ようやく僕をまっすぐ見てくれる、エルバーラに満たされた。
「お祝い来てくれてありがとう。君ももうすぐだよね」
「ええ・・・」
グラスに口をつけて、その頬がすこし緩む。
知ってるよ、君がフラフ(桃)のジュースが好きだって。君のためだけに、準備したものだから、喜んでくれているのを見ると、すごく嬉しくなる。
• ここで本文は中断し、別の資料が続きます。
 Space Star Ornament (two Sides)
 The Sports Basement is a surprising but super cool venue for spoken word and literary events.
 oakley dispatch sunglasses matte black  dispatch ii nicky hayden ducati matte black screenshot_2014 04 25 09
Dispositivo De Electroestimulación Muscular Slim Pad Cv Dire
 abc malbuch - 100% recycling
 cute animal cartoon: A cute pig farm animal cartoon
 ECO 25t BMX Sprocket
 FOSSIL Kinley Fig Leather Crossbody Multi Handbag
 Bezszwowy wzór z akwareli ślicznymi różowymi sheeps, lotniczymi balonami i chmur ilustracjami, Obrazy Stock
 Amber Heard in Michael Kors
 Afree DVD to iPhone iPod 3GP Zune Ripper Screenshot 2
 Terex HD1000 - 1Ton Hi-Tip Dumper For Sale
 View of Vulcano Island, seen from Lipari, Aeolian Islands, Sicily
「お祝いパーティーには僕も呼んでくれるよね?幼馴染なんだし」
「あ、それはーー」
「コレの祝いなんかしねぇよ」
ジェムニールの声が割り込んでくる。
「なんでっ」
僕の声が若干低くなる。
「違うの。シャルモン殿下のお祝いと婚約披露のパーティーがあって、そこで十分だから。何度もするのも大変だし・・・」
「でもっ、エヴァのお祝いは別だろ」
フランチャスカ侯爵家がそういう家だと分かっていても、エルバーラを粗略に扱う侯爵達に腹が立つ。
「まぁまぁ、そんなにムキになるなよ、ギーヴ」
ジェムニールが空のグラスを持ったまま、僕の肩に腕を載せてきた。
「・・・そんなに好きなのかぁ?」
小声で囁かれて気持ち悪い。ニヤリと笑うジェムニールの腕を、手荒く払う。
「ムキになってないよ。ちょっと驚いただけ」
第二王子との婚約話は不愉快でしかない。だが、その気持ちを、そっと胸の奥にしまい込む。
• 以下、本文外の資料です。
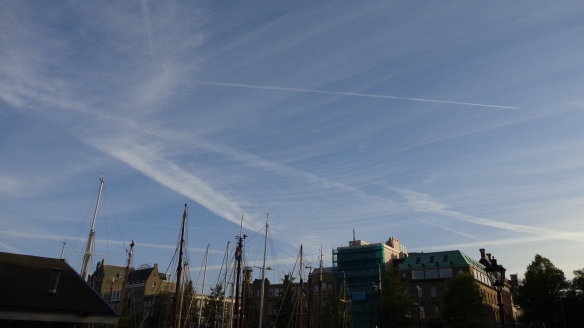 Chemtrails Rotterdam 15.05.2015_08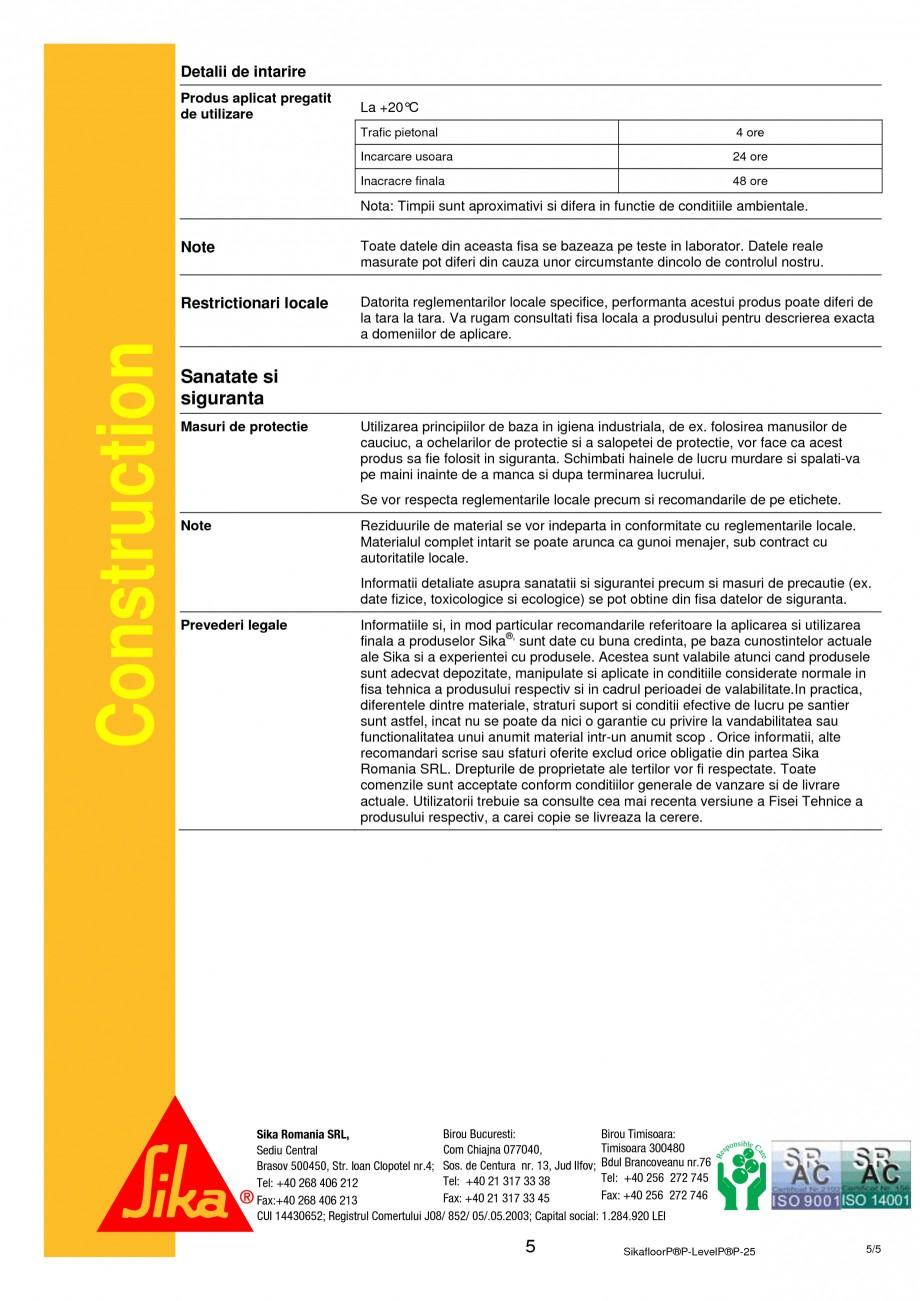 Pagina 5 - Sapa autonivelanta pe baza de ciment SIKA Sikafloor®-Level-25 Fisa tehnica Romana...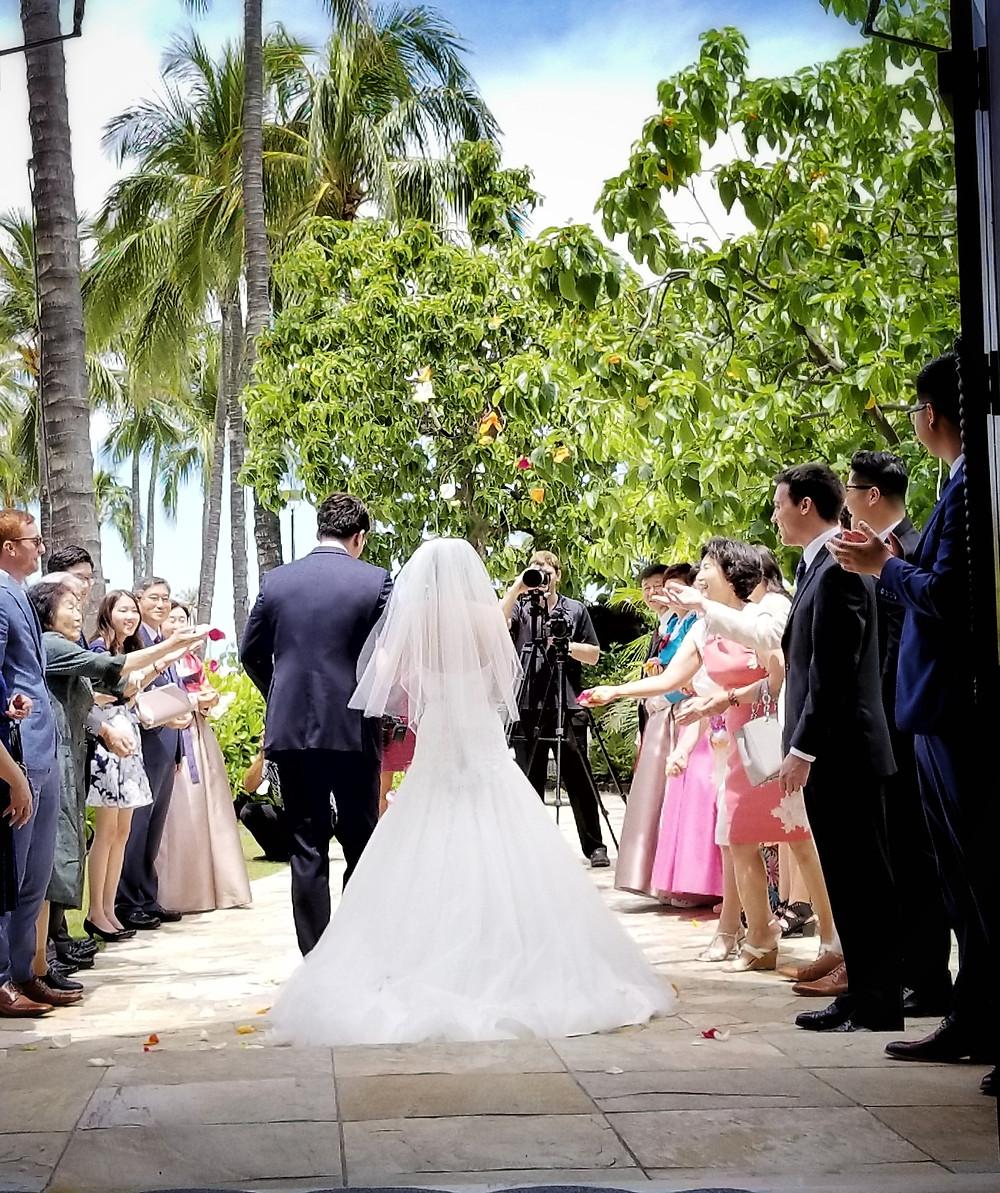 Hawaiian Wedding Elopement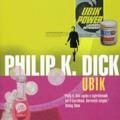 Philip K. Dick: Ubik (könyvajánló)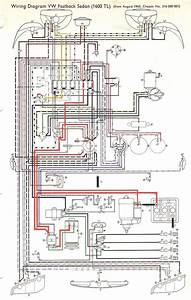 Vw Type 3 Wiring Diagrams In Vw Diagram In 2003 Vw Passat Wiring Diagram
弱みを握って揶揄ってくるジェムニールには、扱いやすい奴と思われていた方がいいからだ。
「あれエヴァ、ゴミが付いてるよ」
「えっ」
さり気なくエヴァの髪に触れると、魔力を込めた指先で髪飾りに触れる。
すると髪飾りが、あっさりと下に落ちた。
「あっ!ごめんっ」
テラスのタイルの上を、飾りが音をたてて転がる。僕は慌てたふりをして拾った。
「ホントにごめんっ。弁償するよ!」
「大丈夫よ、壊れてないわ」
「でも髪形も崩れちゃったし。ーーアンナ、なおしてあげて」
アンナを呼んで頼むと、僕はエルバーラの背を優しく押した。
さあ行って、と手を振る視線の端に、こちらを見るテドさんの顔が見えた。
モーグ侯爵邸は、テドさんの見えない結界に覆われている。
だから許可なしで誰も魔法が使えない。息子の僕をのぞいて、ね。
ただし、モーグ魔法を自由に使えても、魔法の使用は隠し通せない。テドさんは僕の魔法を感じ取ったらしい。
ーー分かってます。モーグの人間が何か仕掛けたなんて、絶対に誰にも気づかせません。
「ジェム、迷路庭園って興味ない?」
僕は気をそらせるように、ジェムニールに言う。誘って、テラスの庇から外へ出た。